If you’re a brewer, you should totally NOT do the second thing, because you are a moron and despite what trendy west-coast idiocy you may have subscribed too, not every beer you drink has to be wrecked by stupid Cascade hops.
My crusade against the IPA (world’s dumbest beer style) aside, in this case, it just meant that his beer, this Sacred and Most Glorious Imperial Saison had 11% ABV and so if I didn’t age it, I would probably end up sipping a harsh and chemically astringent brew, that probably would have had more in common with floor cleaner than tasty malt bev.
THUS, take note: One of the categories of ageable beers are strong beers – beers with high alcohol or strong malt complexities. While these most often mean barleywines, imperial stouts, and robust porters, it can extend to any beer that has an ABV over 8%.
By aging these strong beers, the warm booze-like esters of high-alcohol beers will mellow, any excessive bitterness will smooth out, and in general the beer will not only be more drinkable, but it will allow you to taste subtle complexities that might otherwise be hidden in the first months after brewing by those strong alcohol notes.
The OTHER reason to age that Imperial Saison was because it was a Saison – a funky, Belgian style with elements other than simply yeast, malt, and hops that added to the flavor.
Belgian exotics, including saisons, sour beers, lambics and gueuzes all use MAGICAL SUPER-ORGANISMS that add flavor and complexity, but more importantly, consume oxygen that might otherwise ruin a normal beer. These specialty styles can go from sharp and bitter after brewing, to spicy, yeasty, and with earthy complexities that you simply won’t taste unless you’re aging.
But now here’s the thing. It’s not enough just to stuff that beer in a cabinet and let it go. If you’re going to age, you may as well do it right. There is a lot of stuffy beer snobery that can come into play here in debates about what is the exact right temperature to cellar your beer without imparting other off-style flavors such as might occur during lagering. My advice is that the best results are likely to occur between 50 – 60 degrees F. That means stuffing it into the bottom of the pantry is a NON-OPTION. At room temperature, oxidization can occur more rapidly and so the less strong or complex beers are at risk for still becoming stale.
On the other side of this, with temperatures below 50 degrees, you risk strange off-style fruit esters. This may be an interesting way to add a unique note to your homebrew, but it probably won’t win you any beer competitions.

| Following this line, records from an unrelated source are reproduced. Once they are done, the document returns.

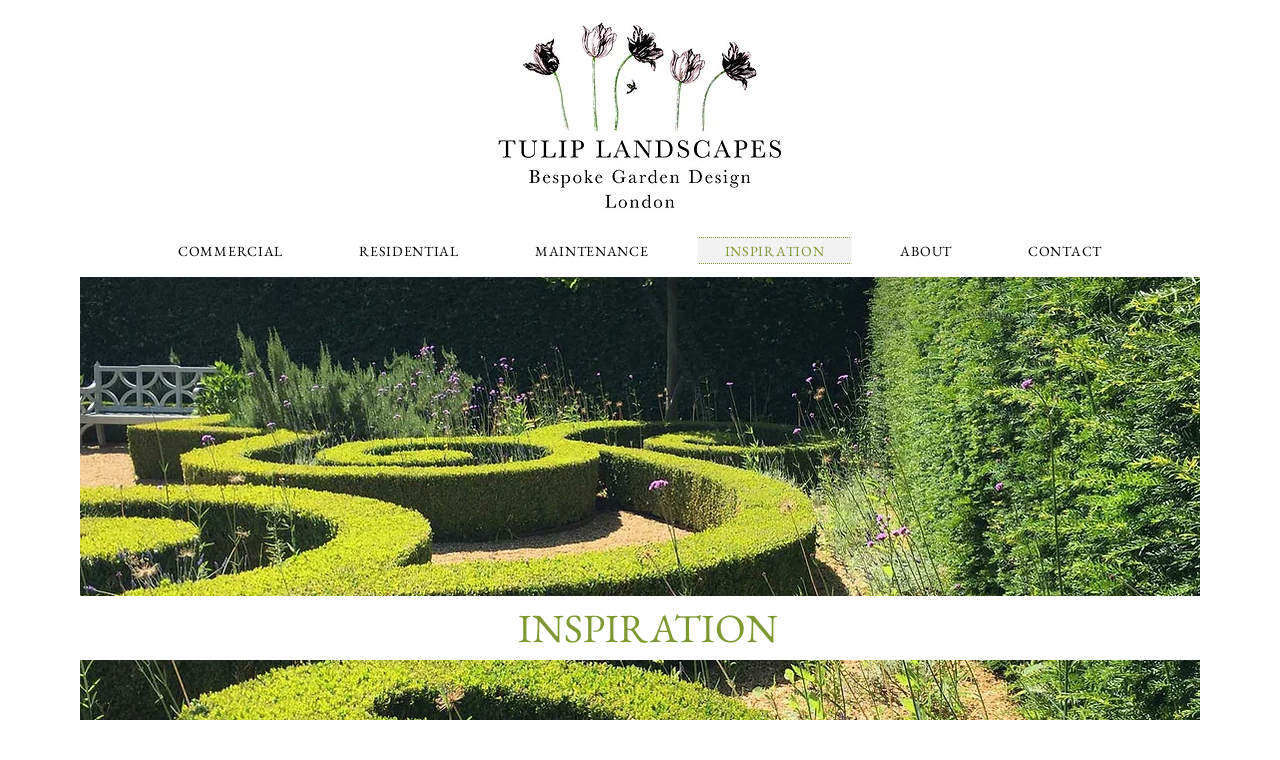

--- FILE ---
content_type: text/css; charset=utf-8
request_url: https://www.tuliplandscapes.co.uk/_serverless/pro-gallery-css-v4-server/layoutCss?ver=2&id=pro-blog&items=0_1280_960%7C0_890_1201%7C0_1600_1200%7C0_1600_1067%7C0_403_575%7C0_900_1200%7C0_1600_1200%7C0_1441_1231&container=912_1120_2874_720&options=gallerySizeType:px%7CgallerySizePx:402%7CimageMargin:30%7CisRTL:false%7CgalleryLayout:2%7CtitlePlacement:SHOW_BELOW%7CcubeRatio:1%7CisVertical:true%7CtextBoxHeight:221
body_size: -118
content:
#pro-gallery-pro-blog [data-hook="item-container"][data-idx="0"].gallery-item-container{opacity: 1 !important;display: block !important;transition: opacity .2s ease !important;top: 0px !important;left: 0px !important;right: auto !important;height: 574px !important;width: 353px !important;} #pro-gallery-pro-blog [data-hook="item-container"][data-idx="0"] .gallery-item-common-info-outer{height: 221px !important;} #pro-gallery-pro-blog [data-hook="item-container"][data-idx="0"] .gallery-item-common-info{height: 221px !important;width: 100% !important;} #pro-gallery-pro-blog [data-hook="item-container"][data-idx="0"] .gallery-item-wrapper{width: 353px !important;height: 353px !important;margin: 0 !important;} #pro-gallery-pro-blog [data-hook="item-container"][data-idx="0"] .gallery-item-content{width: 353px !important;height: 353px !important;margin: 0px 0px !important;opacity: 1 !important;} #pro-gallery-pro-blog [data-hook="item-container"][data-idx="0"] .gallery-item-hover{width: 353px !important;height: 353px !important;opacity: 1 !important;} #pro-gallery-pro-blog [data-hook="item-container"][data-idx="0"] .item-hover-flex-container{width: 353px !important;height: 353px !important;margin: 0px 0px !important;opacity: 1 !important;} #pro-gallery-pro-blog [data-hook="item-container"][data-idx="0"] .gallery-item-wrapper img{width: 100% !important;height: 100% !important;opacity: 1 !important;} #pro-gallery-pro-blog [data-hook="item-container"][data-idx="1"].gallery-item-container{opacity: 1 !important;display: block !important;transition: opacity .2s ease !important;top: 0px !important;left: 383px !important;right: auto !important;height: 574px !important;width: 354px !important;} #pro-gallery-pro-blog [data-hook="item-container"][data-idx="1"] .gallery-item-common-info-outer{height: 221px !important;} #pro-gallery-pro-blog [data-hook="item-container"][data-idx="1"] .gallery-item-common-info{height: 221px !important;width: 100% !important;} #pro-gallery-pro-blog [data-hook="item-container"][data-idx="1"] .gallery-item-wrapper{width: 354px !important;height: 353px !important;margin: 0 !important;} #pro-gallery-pro-blog [data-hook="item-container"][data-idx="1"] .gallery-item-content{width: 354px !important;height: 353px !important;margin: 0px 0px !important;opacity: 1 !important;} #pro-gallery-pro-blog [data-hook="item-container"][data-idx="1"] .gallery-item-hover{width: 354px !important;height: 353px !important;opacity: 1 !important;} #pro-gallery-pro-blog [data-hook="item-container"][data-idx="1"] .item-hover-flex-container{width: 354px !important;height: 353px !important;margin: 0px 0px !important;opacity: 1 !important;} #pro-gallery-pro-blog [data-hook="item-container"][data-idx="1"] .gallery-item-wrapper img{width: 100% !important;height: 100% !important;opacity: 1 !important;} #pro-gallery-pro-blog [data-hook="item-container"][data-idx="2"].gallery-item-container{opacity: 1 !important;display: block !important;transition: opacity .2s ease !important;top: 0px !important;left: 767px !important;right: auto !important;height: 574px !important;width: 353px !important;} #pro-gallery-pro-blog [data-hook="item-container"][data-idx="2"] .gallery-item-common-info-outer{height: 221px !important;} #pro-gallery-pro-blog [data-hook="item-container"][data-idx="2"] .gallery-item-common-info{height: 221px !important;width: 100% !important;} #pro-gallery-pro-blog [data-hook="item-container"][data-idx="2"] .gallery-item-wrapper{width: 353px !important;height: 353px !important;margin: 0 !important;} #pro-gallery-pro-blog [data-hook="item-container"][data-idx="2"] .gallery-item-content{width: 353px !important;height: 353px !important;margin: 0px 0px !important;opacity: 1 !important;} #pro-gallery-pro-blog [data-hook="item-container"][data-idx="2"] .gallery-item-hover{width: 353px !important;height: 353px !important;opacity: 1 !important;} #pro-gallery-pro-blog [data-hook="item-container"][data-idx="2"] .item-hover-flex-container{width: 353px !important;height: 353px !important;margin: 0px 0px !important;opacity: 1 !important;} #pro-gallery-pro-blog [data-hook="item-container"][data-idx="2"] .gallery-item-wrapper img{width: 100% !important;height: 100% !important;opacity: 1 !important;} #pro-gallery-pro-blog [data-hook="item-container"][data-idx="3"]{display: none !important;} #pro-gallery-pro-blog [data-hook="item-container"][data-idx="4"]{display: none !important;} #pro-gallery-pro-blog [data-hook="item-container"][data-idx="5"]{display: none !important;} #pro-gallery-pro-blog [data-hook="item-container"][data-idx="6"]{display: none !important;} #pro-gallery-pro-blog [data-hook="item-container"][data-idx="7"]{display: none !important;} #pro-gallery-pro-blog .pro-gallery-prerender{height:1782px !important;}#pro-gallery-pro-blog {height:1782px !important; width:1120px !important;}#pro-gallery-pro-blog .pro-gallery-margin-container {height:1782px !important;}#pro-gallery-pro-blog .pro-gallery {height:1782px !important; width:1120px !important;}#pro-gallery-pro-blog .pro-gallery-parent-container {height:1782px !important; width:1150px !important;}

So, you either have un-heated basement or cellar in your house where the temperature remains relatively consistent, or you are running a temperature controller on your cellaring fridge you keep it in your garage (because most household refrigerators run much colder than 50F!)

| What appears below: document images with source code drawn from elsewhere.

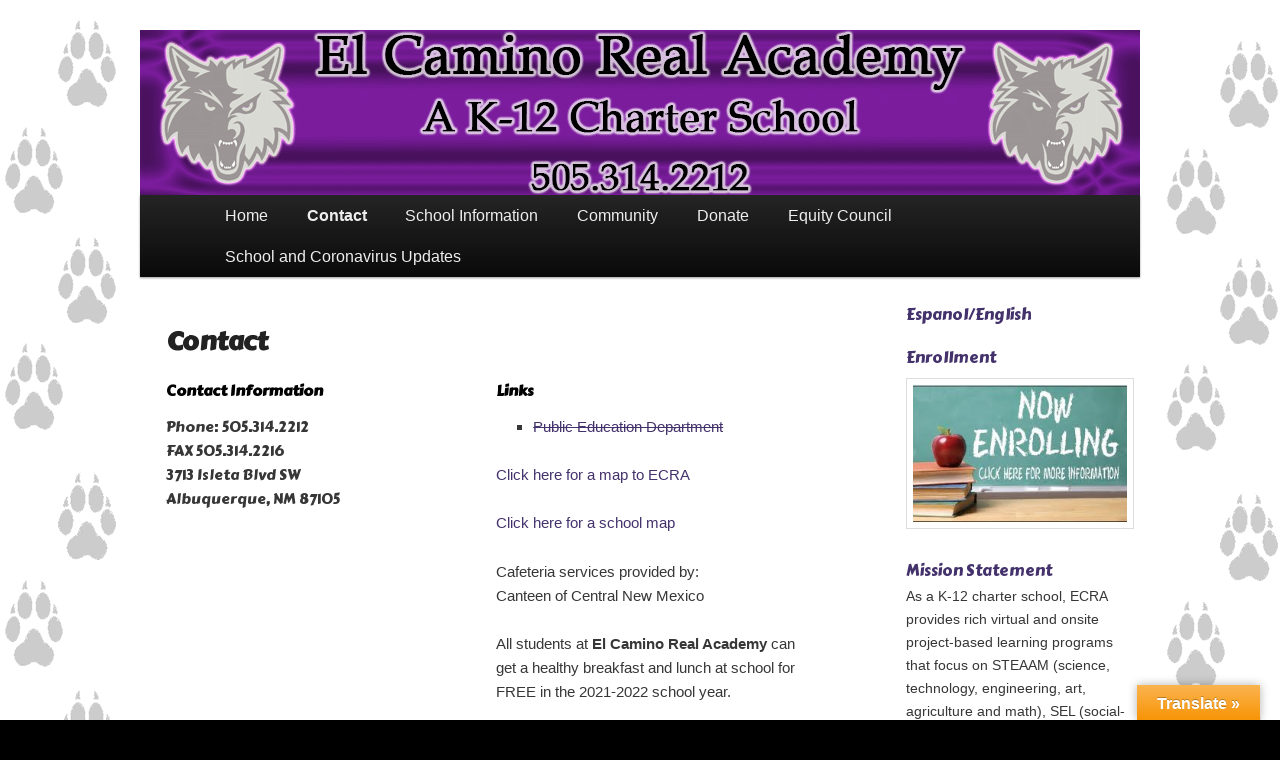

--- FILE ---
content_type: text/css
request_url: http://www.elcaminorealacademy.com/wp-content/themes/twentyeleven-child/style.css
body_size: 1901
content:
/*
Theme Name: Custom Website Theme
Description: Customized Website Theme by Earthbound 
Author: Adam Silverstein
Template: twentyeleven
*/

@import url("../twentyeleven/style.css");

#site-generator,
#site-generator a{
    background: #000;;
    border-top: none;
    color: #333;
    font-size: 10px;
    line-height: 2.2em;
    padding: 2.2em 0.5em;
    text-align: center;
}
#access a {
	font-size:16px;
	    line-height: 2.6em;

}
.widget-title {
    color: #44326C;
    font-size: 16px;
    font-weight: 500;
    letter-spacing: 0em;
    line-height: 1em;
    text-transform: none;
	margin-bottom:.4em;
}
.entry-content h3, .comment-content h3 {
    font-size: 16px;
    letter-spacing: 0em;
    line-height: 2.6em;
    text-transform: none;
}
#secondary {
    float: right;
    margin-right: .6%;
    width: 22.8%;
}
.entry-content, .entry-summary {
    padding: 0.625em 0 0;
}
h1
{
	font-size:24px;
}
.singular #content, .left-sidebar.singular #content {
    margin: 0 24% 0 2.6%;
    width: 70.4%;
	}
.singular.page .hentry {
    padding: 1.5em 0 0;
}
#content {
    margin: 0 34% 0 2.6%;
    width: 63.4%;
}
.singular #primary {
    float: left;
    margin: 0 -26.4% 0 0;
    width: 100%;
}
.textwidget
{
	font-size:1.2em;
}
.singular.page .hentry {
    padding: 0 0 0 0;
	margin:0;
}
.singular .entry-header, .singular .entry-content, .singular footer.entry-meta, .singular #comments-title {
    margin: 0 auto;
    width: 100%;
}
.singular .entry-title {
    color: #44326C;
    font-size: 36px;
    font-weight: normal;
    line-height: 48px;
}
#access {
    background: -moz-linear-gradient(#1D112B, #44326C) repeat scroll 0 0 transparent;
    box-shadow: 0 1px 2px rgba(0, 0, 0, 0.4);
    clear: both;
    display: block;
    float: left;
    margin: 0 auto 6px;
    width: 100%;
}
#branding {
    border-top: none;
    padding-bottom: 10px;
    position: relative;
    z-index: 9999;
}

The next thing you must make sure of, and maybe this goes without saying, but some of you out there need a little hand holding still, is DARKNESS. You gots to have the darkness, child.
Ultraviolet light DECAYS YOUR BEER. This is why you bottle your beer in dark brown bottles, child, and this is why beer that comes in clear or green bottles is skunky and SHOULD NOT BE CONSUMED BY MORTAL MAN UNLESS HE IS ON SPRING BREAK IN MEXICO WITH HAWT GIRLZ IN BIKINIS BECAUSE THEN IT’S NOT ABOUT THE BEER.
So, ideally, you have a cool cellar underneath your house where no sunlight gets in, or a fridge in your MAN CAVE that will keep the light out, or maybe you live in a place where room temperature is 50 to 60 F all year round, in which case, on top of the TV is not the right spot for cellaring your beer. Put it in the dark!
So is that it? Is that the MAGICAL SECRET TO WHAT BEERS TO STORE AND HOW? Well, I’ll leave you with some final notes.
First, be wary of aging beers with adjuncts. Fruit additives, vanilla, coffee, chocolate, herb-, flower-, or tea-infused beers probably won’t age well since those ingredients can break down more quickly than the standard beer ingredients.
Second, hops. There seems to be a bunch of hipster hop heads around there these days who for all their bluster about bitter beers being better, can’t tell you the difference between a noble hop and a cascade. But if there’s one thing you can skip if cellaring your beer, it’s the hoppy ones. Hops are also a likely candidate for quick decay, and so the hoppier the beer, the more quickly you should drink it (and you should be drinking it quickly anyhow so you can move on to something that actually tastes good.)
Finally, don’t be afraid to test. Store away a 12 pack and pull out a single bottle to start tasting it at six months. Try it again at nine months, and then again at a year. The stronger the beer, the longer it will safely last, and so barley wines are ideal candidates for this type of aging. But if at any point you simply like what you are sipping, bring it in the house put it in your regular fridge, and start sharing it with your friends–it’s ready to drink!
Which brings us to the last, biggest and most important element of this challenge. THE WAITING. Man it stinks to wait. If only there was some sort of magical beer time machine we could take to that point in the future where our beer is perfect and ready to drink. I will be the first to admit that I have consumed in less than three months, batches of strong beers that I really should have aged for at least a year.
So if you find yourself in that sort of position, don’t fret. It just means it’s time to brew some more. And this time, this time you may just find the patience to let the beer age. Trust me, it can be way sexier that way.